Main claim
- An exact local alignment algorithm that is much faster than Smith-Waterman-Gotoh. Wow!
Find the highest-scoring local alignment of two sequences:
Smith-Waterman-Gotoh algorithm. This is a dynamic programming (DP) algorithm, which calculates a score matrix of size m*n. So the time requirement is O(m*n). This is too slow for genome-size data.
To explain this, let's start with a simple but very slow algorithm, and then improve it.
Align P to every suffix of T. For every suffix S, we calculate a DP matrix of size m*|S|. This obviously works, but the time requirement is O(m*n*n).
Only consider alignments that begin at the start of S. This is OK because alignments that do not begin at the start of S will be picked up when we consider other suffixes. To do this, whenever the DP score becomes <= 0, reset it to -infinity. In other words, we are not allowed to re-start alignments past the beginning of S.
"Pruning": Calculate the DP matrix row-by-row, and quit early if all the scores in one row are -infinity. (Each row has m entries.)
Suffix merging: Many of the suffixes probably begin with the same sequence. For example, many suffixes begin with aggct... The first few rows of the DP matrix will be identical for these suffixes. We can avoid repeating these identical calculations.
Example: Suppose two suffixes are tggcac and tggctggcac. First, we calculate the DP matrix for P versus tggcac. Then, we keep the first four rows of the matrix, and fill in the remaining rows for P versus tggctggcac.
When we merge suffixes like this, it looks like a tree, so this is called a "suffix tree".
It's hard to tell. Probably, it works better when the mismatch and gap costs are high compared to the match score, so that pruning happens earlier.
The article reports that it is "at least 1000 times faster" than Smith-Waterman-Gotoh, with a match score of +1 and a mismatch score of -3. It also claims that, for gapless alignment (match score = +1, mismatch score = -3, gap score = -infinity), the time requirement is O(m * n^0.628).
Standard data structures for suffix trees take a lot of memory, making genomic applications difficult.

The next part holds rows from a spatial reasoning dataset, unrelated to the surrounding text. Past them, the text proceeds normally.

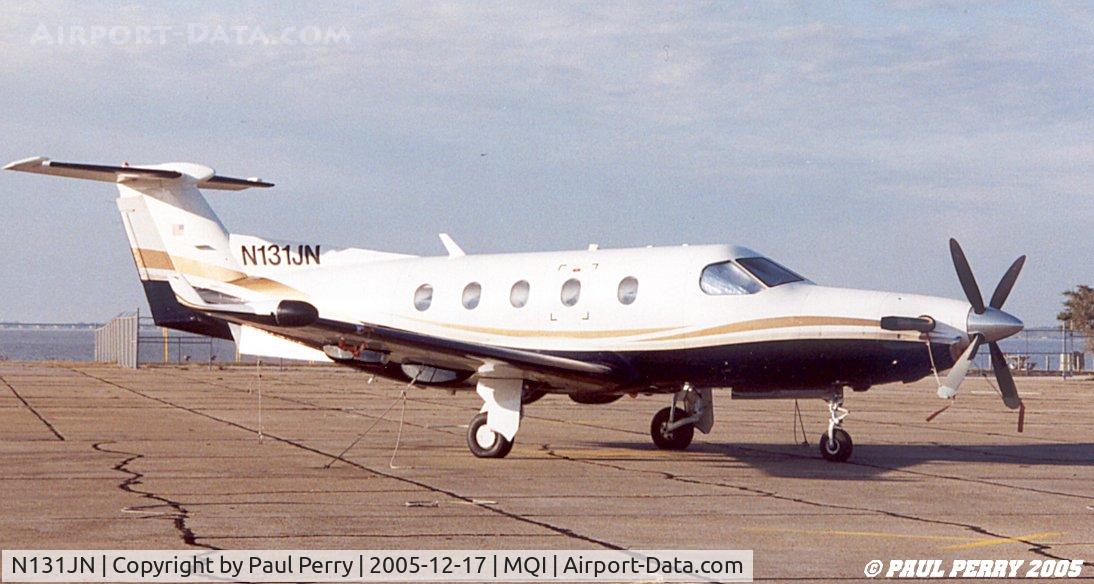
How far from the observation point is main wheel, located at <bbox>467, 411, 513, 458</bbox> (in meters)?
18.8

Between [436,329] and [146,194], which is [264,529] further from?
[146,194]

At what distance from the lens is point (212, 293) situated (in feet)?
75.5

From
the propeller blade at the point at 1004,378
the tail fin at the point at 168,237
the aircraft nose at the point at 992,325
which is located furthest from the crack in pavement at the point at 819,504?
the tail fin at the point at 168,237

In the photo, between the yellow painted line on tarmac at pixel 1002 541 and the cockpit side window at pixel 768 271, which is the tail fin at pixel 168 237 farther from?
the yellow painted line on tarmac at pixel 1002 541

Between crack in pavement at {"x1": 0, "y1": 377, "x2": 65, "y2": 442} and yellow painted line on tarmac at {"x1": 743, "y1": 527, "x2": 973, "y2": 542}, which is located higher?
crack in pavement at {"x1": 0, "y1": 377, "x2": 65, "y2": 442}

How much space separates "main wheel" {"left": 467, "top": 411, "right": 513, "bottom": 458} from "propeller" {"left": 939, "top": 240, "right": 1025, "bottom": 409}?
5852 millimetres

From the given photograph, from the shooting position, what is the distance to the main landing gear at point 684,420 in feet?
65.6

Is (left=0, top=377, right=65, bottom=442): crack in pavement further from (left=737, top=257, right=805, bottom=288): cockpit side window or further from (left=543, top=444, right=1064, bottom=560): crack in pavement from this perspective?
(left=737, top=257, right=805, bottom=288): cockpit side window

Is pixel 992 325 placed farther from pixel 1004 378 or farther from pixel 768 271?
pixel 768 271

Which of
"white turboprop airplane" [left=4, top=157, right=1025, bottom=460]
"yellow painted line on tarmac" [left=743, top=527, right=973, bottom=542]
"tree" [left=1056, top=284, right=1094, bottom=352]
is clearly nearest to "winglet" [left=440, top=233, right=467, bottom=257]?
"white turboprop airplane" [left=4, top=157, right=1025, bottom=460]

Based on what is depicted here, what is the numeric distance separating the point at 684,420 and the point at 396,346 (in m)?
4.67

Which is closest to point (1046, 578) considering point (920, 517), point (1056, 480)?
point (920, 517)

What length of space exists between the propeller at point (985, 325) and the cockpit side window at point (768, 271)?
2147 millimetres

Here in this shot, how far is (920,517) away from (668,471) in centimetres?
476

A suffix array holds the suffixes of the text in alphabetical order. If we take the suffixes in alphabetical order, the "suffix merging" described above will work efficiently. For example:
Text: BANANA$
| Suffixes: | Sorted suffixes: |
|---|---|
| 0:BANANA$ | 1:ANANA$ |
| 1:ANANA$ | 3:ANA$ |
| 2:NANA$ | 5:A$ |
| 3:ANA$ | 0:BANANA$ |
| 4:NA$ | 2:NANA$ |
| 5:A$ | 4:NA$ |
| 6:$ | 6:$ |
Suffix array: 1,3,5,0,2,4,6
Memory requirement: 4n bytes (assuming each number requires 4 bytes). This is less than for traditional suffix tree data-structures, but it is still a bit high.

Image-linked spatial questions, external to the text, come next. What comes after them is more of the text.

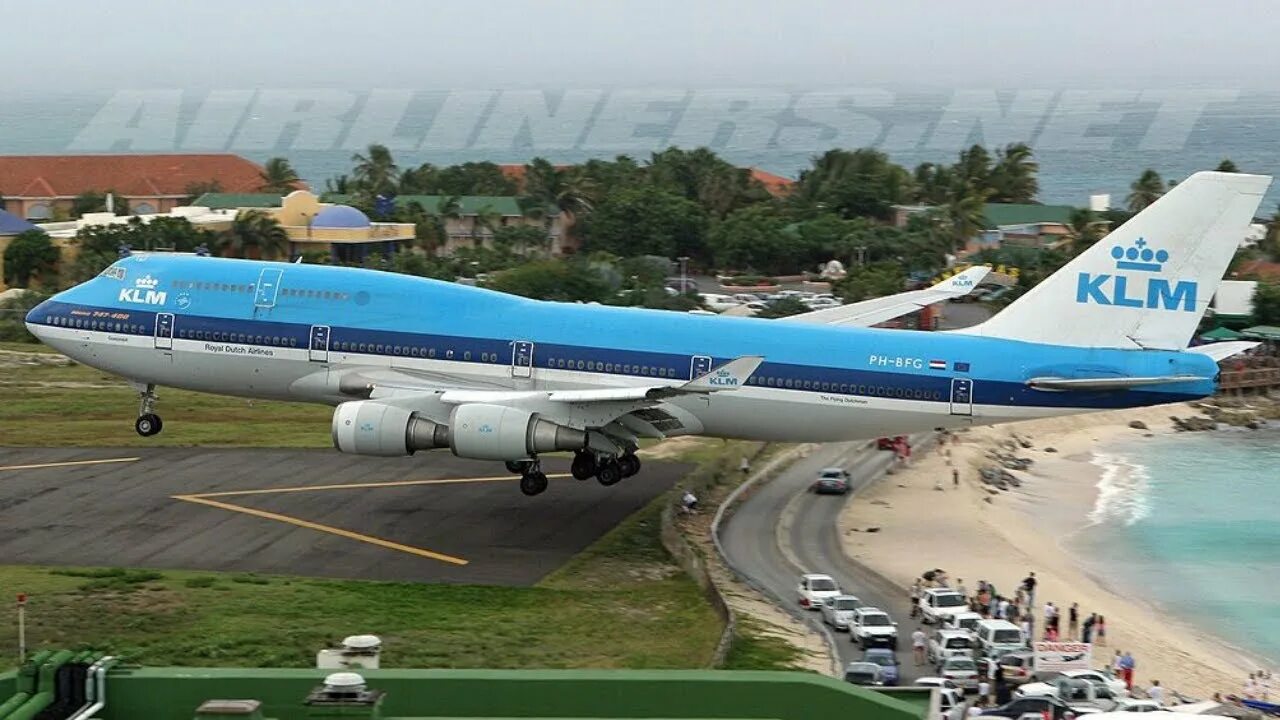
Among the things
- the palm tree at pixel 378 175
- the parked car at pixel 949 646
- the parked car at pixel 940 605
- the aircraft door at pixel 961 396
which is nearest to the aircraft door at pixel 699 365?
the aircraft door at pixel 961 396

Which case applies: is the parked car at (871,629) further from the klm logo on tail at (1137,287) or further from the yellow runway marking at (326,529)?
the klm logo on tail at (1137,287)

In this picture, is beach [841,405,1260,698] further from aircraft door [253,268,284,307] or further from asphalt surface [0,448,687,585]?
aircraft door [253,268,284,307]

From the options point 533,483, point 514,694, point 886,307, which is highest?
point 886,307

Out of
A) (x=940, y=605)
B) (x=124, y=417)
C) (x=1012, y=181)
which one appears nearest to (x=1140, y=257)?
(x=940, y=605)

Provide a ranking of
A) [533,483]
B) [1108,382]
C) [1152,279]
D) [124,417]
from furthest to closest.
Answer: [124,417] < [533,483] < [1152,279] < [1108,382]

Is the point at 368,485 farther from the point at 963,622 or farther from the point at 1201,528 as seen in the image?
the point at 1201,528
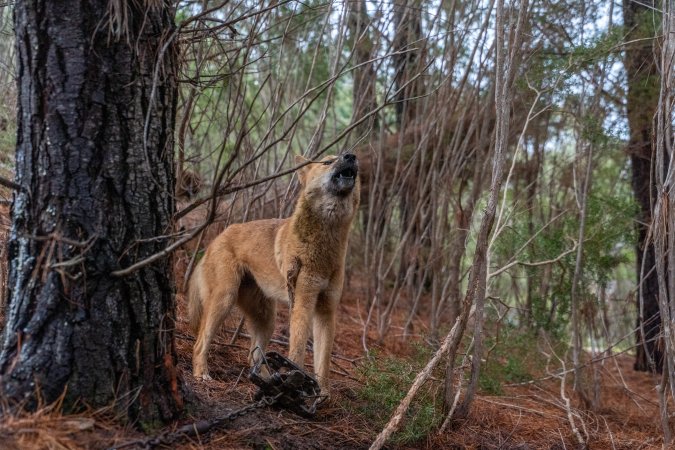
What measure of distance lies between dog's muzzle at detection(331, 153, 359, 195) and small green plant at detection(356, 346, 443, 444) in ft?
4.48

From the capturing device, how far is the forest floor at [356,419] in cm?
307

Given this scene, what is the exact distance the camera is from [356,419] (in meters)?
4.66

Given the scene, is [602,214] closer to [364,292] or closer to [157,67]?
[364,292]

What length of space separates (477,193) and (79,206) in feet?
15.5

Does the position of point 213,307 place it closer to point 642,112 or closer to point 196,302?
point 196,302

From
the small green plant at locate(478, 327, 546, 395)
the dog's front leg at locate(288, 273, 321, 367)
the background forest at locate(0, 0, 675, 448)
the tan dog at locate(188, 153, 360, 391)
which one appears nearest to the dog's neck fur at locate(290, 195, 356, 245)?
the tan dog at locate(188, 153, 360, 391)

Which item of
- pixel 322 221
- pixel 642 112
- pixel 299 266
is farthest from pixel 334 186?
pixel 642 112

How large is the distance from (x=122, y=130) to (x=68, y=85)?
311mm

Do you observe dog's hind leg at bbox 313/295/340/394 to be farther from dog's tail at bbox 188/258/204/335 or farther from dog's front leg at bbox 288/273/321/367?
dog's tail at bbox 188/258/204/335

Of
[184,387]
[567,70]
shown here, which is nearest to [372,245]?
[567,70]

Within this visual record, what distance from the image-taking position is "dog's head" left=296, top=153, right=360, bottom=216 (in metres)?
5.39

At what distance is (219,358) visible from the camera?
19.4 ft

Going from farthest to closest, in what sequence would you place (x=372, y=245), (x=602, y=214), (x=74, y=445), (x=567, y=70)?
(x=372, y=245)
(x=602, y=214)
(x=567, y=70)
(x=74, y=445)

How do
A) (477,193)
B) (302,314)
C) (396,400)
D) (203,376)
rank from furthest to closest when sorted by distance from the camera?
1. (477,193)
2. (302,314)
3. (203,376)
4. (396,400)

A Burrows-Wheeler transform (BWT) is closely related to a suffix array. Instead of using numbers, it uses the preceding letter of each suffix. For example:
Text: BANANA$
| Suffixes: | Sorted suffixes: |
|---|---|
| $:BANANA$ | B:ANANA$ |
| B:ANANA$ | N:ANA$ |
| A:NANA$ | N:A$ |
| N:ANA$ | $:BANANA$ |
| A:NA$ | A:NANA$ |
| N:A$ | A:NA$ |
| A:$ | A:$ |
BWT: BNN$AAA
How can we use the BWT? It's a bit complicated. Suppose we know that suffixes starting with gcca are at positions [i..j) within the suffix array. As explained below, we can deduce the positions [p..q) where suffixes starting with Zgcca are in the suffix array. (Z = one letter.)
Since this method goes backwards (gcca -> Zgcca), we make a Burrows-Wheeler transform of the reversed sequence. Using this method, we can get all the suffixes that exist in the text in alphabetical order (a -> aa, aa -> aaa, etc.)
Method detail: How can we deduce [p..q) from [i..j) ?
Memory requirement: 2n bits (assuming each letter requires 2 bits). Also, some memory for C(Z) and Occ(Z, i). Note: we do not need the suffix array, and we do not even need the original sequence!
This BWT algorithm is attributed to: P Ferragina & G Manzini, "Opportunistic data structures with applications", FOCS (2000) 390-398.